The State House and Senate recently released state capital budget proposals, and both invest a record amount -- $1.1 billion – toward school construction.


The State House and Senate recently released state capital budget proposals, and both invest a record amount — $1.1 billion – toward school construction. Both budget proposals include about $4 billion total in bonds and cash for capital projects during the 2017-19 biennium.

“This budget proposal is designed with Washington students in mind, as it would invest an historic level of support for K-12 reforms,” said Senate Capital Budget Chair Jim Honeyford, R-Sunnyside. “In addition to education, we prioritize projects that focus on helping meet our state’s mental-health needs, mitigate the damage of environmental disasters and preserve and develop existing properties – all while leaving capacity in the budget to address unforeseen future needs.”

The Senate plan includes a total of $1.1 billion would be appropriated for K-12 education-facility construction, renovation or modernization. 

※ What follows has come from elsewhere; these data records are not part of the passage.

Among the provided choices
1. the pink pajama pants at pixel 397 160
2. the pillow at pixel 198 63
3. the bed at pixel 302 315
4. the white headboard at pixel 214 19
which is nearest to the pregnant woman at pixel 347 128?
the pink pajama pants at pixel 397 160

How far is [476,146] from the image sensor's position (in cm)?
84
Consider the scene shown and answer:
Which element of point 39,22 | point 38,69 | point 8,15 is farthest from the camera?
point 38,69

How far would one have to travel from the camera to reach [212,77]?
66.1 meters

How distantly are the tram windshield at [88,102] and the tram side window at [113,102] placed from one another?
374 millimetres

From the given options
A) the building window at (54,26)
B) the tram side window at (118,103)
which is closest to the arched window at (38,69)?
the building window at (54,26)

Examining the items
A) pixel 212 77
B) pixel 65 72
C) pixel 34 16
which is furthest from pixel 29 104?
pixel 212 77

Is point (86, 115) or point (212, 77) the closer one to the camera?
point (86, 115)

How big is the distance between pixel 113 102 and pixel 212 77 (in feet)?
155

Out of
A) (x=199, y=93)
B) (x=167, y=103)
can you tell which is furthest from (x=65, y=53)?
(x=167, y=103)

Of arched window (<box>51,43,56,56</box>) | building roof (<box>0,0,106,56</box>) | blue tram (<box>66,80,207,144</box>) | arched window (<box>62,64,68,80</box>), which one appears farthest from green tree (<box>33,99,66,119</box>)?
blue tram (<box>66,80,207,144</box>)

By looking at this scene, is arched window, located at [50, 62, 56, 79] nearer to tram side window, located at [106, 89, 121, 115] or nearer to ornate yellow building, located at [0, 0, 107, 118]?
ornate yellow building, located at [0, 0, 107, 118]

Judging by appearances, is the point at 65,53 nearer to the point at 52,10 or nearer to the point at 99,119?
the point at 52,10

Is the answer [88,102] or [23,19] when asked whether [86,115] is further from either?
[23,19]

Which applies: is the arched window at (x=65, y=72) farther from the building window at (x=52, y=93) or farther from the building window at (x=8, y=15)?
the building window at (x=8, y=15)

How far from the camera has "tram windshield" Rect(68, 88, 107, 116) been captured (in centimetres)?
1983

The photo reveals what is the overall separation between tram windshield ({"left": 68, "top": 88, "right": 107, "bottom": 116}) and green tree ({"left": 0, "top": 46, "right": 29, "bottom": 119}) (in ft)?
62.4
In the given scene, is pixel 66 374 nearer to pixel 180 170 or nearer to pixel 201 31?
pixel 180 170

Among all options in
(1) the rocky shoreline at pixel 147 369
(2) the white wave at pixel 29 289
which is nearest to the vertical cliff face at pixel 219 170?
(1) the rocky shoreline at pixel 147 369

Major investments include:
•  School Construction Assistance Program: $779M in state bonds and $185M from the Common School Construction Account;
•  $17.5M for K-3 class-size reduction grants;
•  $40M for grants to small, rural school districts;
•  $23M for grants to distressed schools; and
•  $26M for skill centers.

The Senate capital budget includes $857M in total appropriations and alternative financing authority for higher-education facilities, including $493M in general-obligation bonds. Of the total spending authority, $428M would go to the community and technical college system and $429M to Washington’s public four-year institutions.

The state’s water needs are also an area of emphasis. The Senate plan contains $112.5M for flood-control and water-supply projects, and well as $164M for drinking-water loans and grants, $220M for the Water Pollution Control Revolving Program and $35M for the Centennial Clean Water Program.

Mental-health needs would receive $78 million in the Senate proposal, including:
•  $19M for behavioral health community capacity;
•  Up to $19M from the state’s housing trust fund for behavioral-health investments, to provide 100 housing beds for people with criminal histories, substance-use disorder, and/or mental illness, plus 160 permanent housing beds for people with a history of mental illness;
•  $12.1M for adding 18 beds at the Child Study and Treatment Center operated in Lakewood by the Department of Social and Health Services; and
•  $4.5M in capital improvements and renovations at Western State Hospital in Steilacoom to move towards increasing forensic beds over time.

The Senate budget also would address a shortfall in the environmental-cleanup account funded by the state’s hazardous-substance tax and fully restore the Department of Ecology’s previously delayed cleanup projects. It includes $43M in additional toxic cleanup and prevention, along with $80M for stormwater-related financial assistance.

Other highlights of the Senate proposal include:
•  $97M to fund the current Public Works Assistance Account list in its entirety;
•  $15M for Community Economic Revitalization Board (CERB) grants;
•  Nearly $100M for affordable housing, including $12 million for innovative housing projects;
•  $53M for Washington State Parks’ preservation and facilities repairs;
•  $80M for select Washington Wildlife Recreation Program projects; and
•  $15M for forest-hazard reduction.

The Senate proposal (SB 5086) passed unanimously out of the Senate on March 30. The House version (HB 1075) has similar total dollar amounts compared to the Senate bill but there are a few differences. The House bill passed out of the Capital Budget Committee on April 7 and awaits further action on the House floor. Differences between the measures will be ironed out by a conference committee before being voted on one more time by each chamber.